Le 11 mars aura lieu un concert du groupe Charl'Hot Club dans la salle de concert castelroussine. Retour sur ces musiciens révélés par le tremplin de l'Espace des Halles de Châteauroux en 2013.

 

CHARL'HOT CLUB

Quintet indrien de swing manouche, le Charl'Hot Club c'est d'abord une référence à leur propre chanteuse et guitariste, Charlotte Taboyer, et au groupe de Django Reinhardt, le Hot Club de France. A l'origine, le groupe est formé par le père de Charlotte et de trois amis grands amateurs de jazz, mais très vite la jeune fille vint se greffer au projet, et le Charl'Hot Club est né !

Au répertoire du groupe on retrouve des chansons en français aux couleurs jazz pleines de swing et de bonne humeur.
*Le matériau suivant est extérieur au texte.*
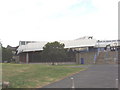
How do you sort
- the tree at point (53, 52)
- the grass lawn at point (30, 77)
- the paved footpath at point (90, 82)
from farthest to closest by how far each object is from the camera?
the tree at point (53, 52) < the grass lawn at point (30, 77) < the paved footpath at point (90, 82)

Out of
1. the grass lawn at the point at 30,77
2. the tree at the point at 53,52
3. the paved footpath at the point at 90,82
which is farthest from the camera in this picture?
the tree at the point at 53,52

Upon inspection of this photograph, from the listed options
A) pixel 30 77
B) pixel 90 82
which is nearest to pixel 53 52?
pixel 30 77

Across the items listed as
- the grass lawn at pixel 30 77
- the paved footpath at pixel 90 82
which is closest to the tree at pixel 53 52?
the grass lawn at pixel 30 77

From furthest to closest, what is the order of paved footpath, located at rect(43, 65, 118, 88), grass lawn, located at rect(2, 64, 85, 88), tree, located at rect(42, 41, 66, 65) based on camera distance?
1. tree, located at rect(42, 41, 66, 65)
2. grass lawn, located at rect(2, 64, 85, 88)
3. paved footpath, located at rect(43, 65, 118, 88)

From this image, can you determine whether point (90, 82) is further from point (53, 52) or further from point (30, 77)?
point (53, 52)

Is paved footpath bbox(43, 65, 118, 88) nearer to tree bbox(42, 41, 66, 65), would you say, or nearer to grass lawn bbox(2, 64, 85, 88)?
grass lawn bbox(2, 64, 85, 88)

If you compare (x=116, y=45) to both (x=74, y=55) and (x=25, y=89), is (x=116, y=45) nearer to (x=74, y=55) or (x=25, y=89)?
(x=74, y=55)

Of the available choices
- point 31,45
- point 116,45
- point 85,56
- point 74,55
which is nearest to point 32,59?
point 31,45

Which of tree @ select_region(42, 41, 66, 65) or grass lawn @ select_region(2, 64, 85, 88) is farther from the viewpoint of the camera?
tree @ select_region(42, 41, 66, 65)

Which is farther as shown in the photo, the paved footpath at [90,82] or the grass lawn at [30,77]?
the grass lawn at [30,77]

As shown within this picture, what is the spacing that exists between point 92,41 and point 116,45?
950 cm

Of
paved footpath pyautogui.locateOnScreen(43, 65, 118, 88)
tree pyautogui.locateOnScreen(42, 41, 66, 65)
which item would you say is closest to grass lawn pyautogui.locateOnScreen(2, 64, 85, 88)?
paved footpath pyautogui.locateOnScreen(43, 65, 118, 88)

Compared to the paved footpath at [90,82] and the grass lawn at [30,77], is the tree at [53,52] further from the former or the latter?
the paved footpath at [90,82]

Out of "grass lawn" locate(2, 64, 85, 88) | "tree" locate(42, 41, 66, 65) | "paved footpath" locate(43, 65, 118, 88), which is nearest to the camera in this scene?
"paved footpath" locate(43, 65, 118, 88)
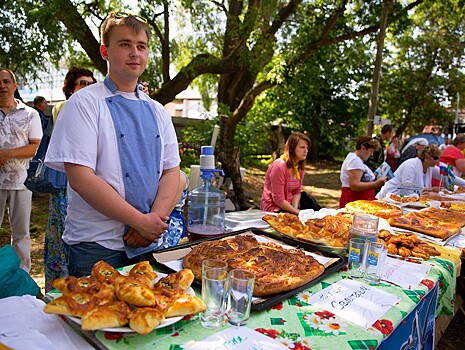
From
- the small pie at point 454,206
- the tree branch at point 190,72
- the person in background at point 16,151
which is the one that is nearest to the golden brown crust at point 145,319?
the person in background at point 16,151

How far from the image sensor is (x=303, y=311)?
54.2 inches

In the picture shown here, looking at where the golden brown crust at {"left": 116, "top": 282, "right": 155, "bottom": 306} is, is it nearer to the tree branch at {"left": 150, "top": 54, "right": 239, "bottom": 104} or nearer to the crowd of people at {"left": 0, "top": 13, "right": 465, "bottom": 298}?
→ the crowd of people at {"left": 0, "top": 13, "right": 465, "bottom": 298}

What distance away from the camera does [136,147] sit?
174 centimetres

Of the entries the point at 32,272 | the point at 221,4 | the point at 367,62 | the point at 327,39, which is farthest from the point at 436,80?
the point at 32,272

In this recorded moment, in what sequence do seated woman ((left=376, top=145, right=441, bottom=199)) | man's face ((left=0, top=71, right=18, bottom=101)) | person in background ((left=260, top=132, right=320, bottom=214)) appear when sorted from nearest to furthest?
man's face ((left=0, top=71, right=18, bottom=101)) → person in background ((left=260, top=132, right=320, bottom=214)) → seated woman ((left=376, top=145, right=441, bottom=199))

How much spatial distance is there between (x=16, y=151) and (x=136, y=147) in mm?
2312

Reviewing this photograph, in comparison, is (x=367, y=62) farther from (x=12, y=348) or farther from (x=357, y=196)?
(x=12, y=348)

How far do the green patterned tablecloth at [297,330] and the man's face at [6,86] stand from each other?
310 cm

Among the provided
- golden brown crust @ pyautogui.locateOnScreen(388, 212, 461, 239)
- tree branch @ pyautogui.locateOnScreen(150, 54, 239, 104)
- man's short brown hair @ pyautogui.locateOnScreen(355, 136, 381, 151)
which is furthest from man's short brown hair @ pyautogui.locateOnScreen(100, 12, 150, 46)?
tree branch @ pyautogui.locateOnScreen(150, 54, 239, 104)

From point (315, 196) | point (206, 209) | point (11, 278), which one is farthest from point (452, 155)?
point (11, 278)

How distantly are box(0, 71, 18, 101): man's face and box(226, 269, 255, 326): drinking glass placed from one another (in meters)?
3.18

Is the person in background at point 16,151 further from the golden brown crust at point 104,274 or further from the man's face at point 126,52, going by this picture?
the golden brown crust at point 104,274

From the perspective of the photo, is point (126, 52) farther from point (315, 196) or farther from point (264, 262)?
point (315, 196)

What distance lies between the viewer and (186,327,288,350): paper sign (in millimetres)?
1092
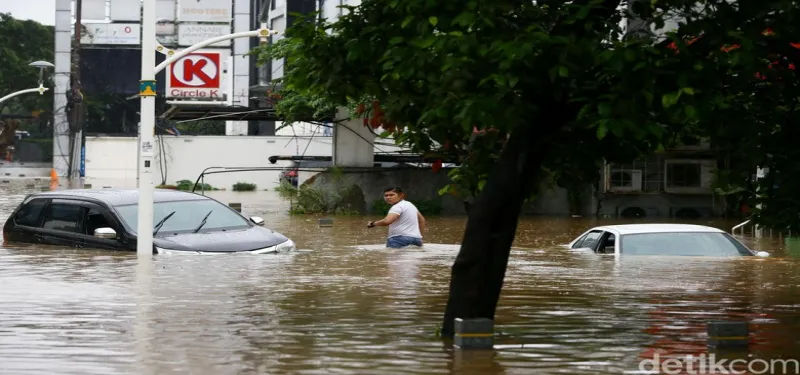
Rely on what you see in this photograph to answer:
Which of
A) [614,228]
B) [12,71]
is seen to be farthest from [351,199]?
[12,71]

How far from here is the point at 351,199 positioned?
36.6 m

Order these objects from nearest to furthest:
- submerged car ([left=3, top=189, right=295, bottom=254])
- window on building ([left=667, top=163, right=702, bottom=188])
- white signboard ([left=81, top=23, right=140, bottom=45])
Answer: submerged car ([left=3, top=189, right=295, bottom=254]) < window on building ([left=667, top=163, right=702, bottom=188]) < white signboard ([left=81, top=23, right=140, bottom=45])

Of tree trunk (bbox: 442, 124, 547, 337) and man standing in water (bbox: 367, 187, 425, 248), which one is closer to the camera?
tree trunk (bbox: 442, 124, 547, 337)

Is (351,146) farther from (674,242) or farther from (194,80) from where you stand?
(674,242)

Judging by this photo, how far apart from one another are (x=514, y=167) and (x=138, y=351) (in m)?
2.92

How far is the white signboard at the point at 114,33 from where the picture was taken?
254 ft

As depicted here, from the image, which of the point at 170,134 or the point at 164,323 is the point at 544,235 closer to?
the point at 164,323

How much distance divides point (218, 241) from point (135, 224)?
1438mm

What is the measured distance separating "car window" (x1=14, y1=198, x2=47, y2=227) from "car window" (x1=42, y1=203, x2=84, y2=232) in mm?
199

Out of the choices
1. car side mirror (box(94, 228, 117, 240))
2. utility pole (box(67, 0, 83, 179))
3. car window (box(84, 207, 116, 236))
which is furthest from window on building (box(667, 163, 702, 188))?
utility pole (box(67, 0, 83, 179))

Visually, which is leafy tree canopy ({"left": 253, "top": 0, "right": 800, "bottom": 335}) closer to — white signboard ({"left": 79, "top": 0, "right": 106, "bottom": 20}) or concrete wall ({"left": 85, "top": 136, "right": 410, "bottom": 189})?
concrete wall ({"left": 85, "top": 136, "right": 410, "bottom": 189})

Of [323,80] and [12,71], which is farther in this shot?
[12,71]

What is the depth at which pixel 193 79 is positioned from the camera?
4234 cm

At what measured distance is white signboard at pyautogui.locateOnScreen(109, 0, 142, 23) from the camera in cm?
7716
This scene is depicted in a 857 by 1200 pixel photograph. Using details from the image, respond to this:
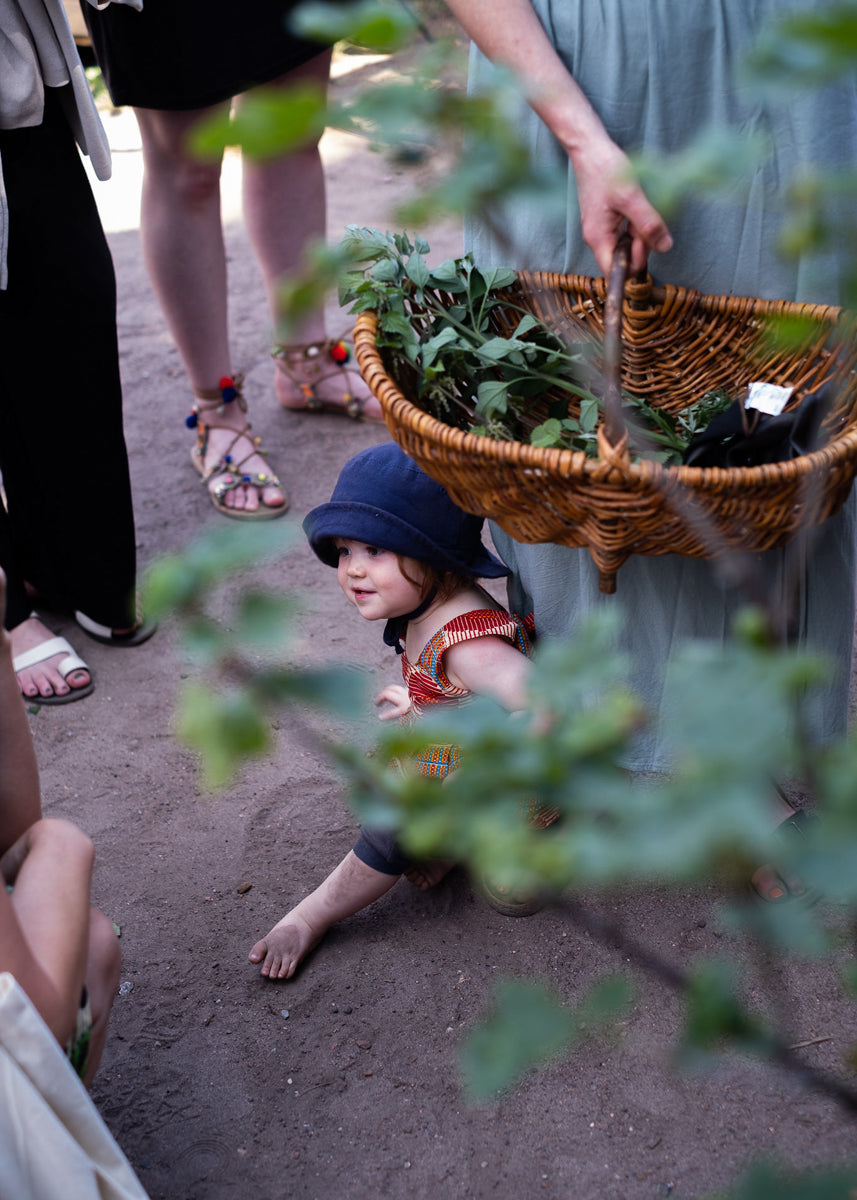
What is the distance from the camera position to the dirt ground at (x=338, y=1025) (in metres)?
1.52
Au travers des petites histoires que Charlotte interprète, elle nous parle de féminisme, de liberté et d'envies d'ailleurs, tout en conservant une pointe d'humour.

Début 2015, le groupe sort son premier EP cinq titres (« Woman Swing ») et tourne dans la foulée son premier clip pour le titre « J'en ai marre ! » avec l'aide de l'association Travelling.

A l'heure actuelle, un deuxième clip serait en préparation.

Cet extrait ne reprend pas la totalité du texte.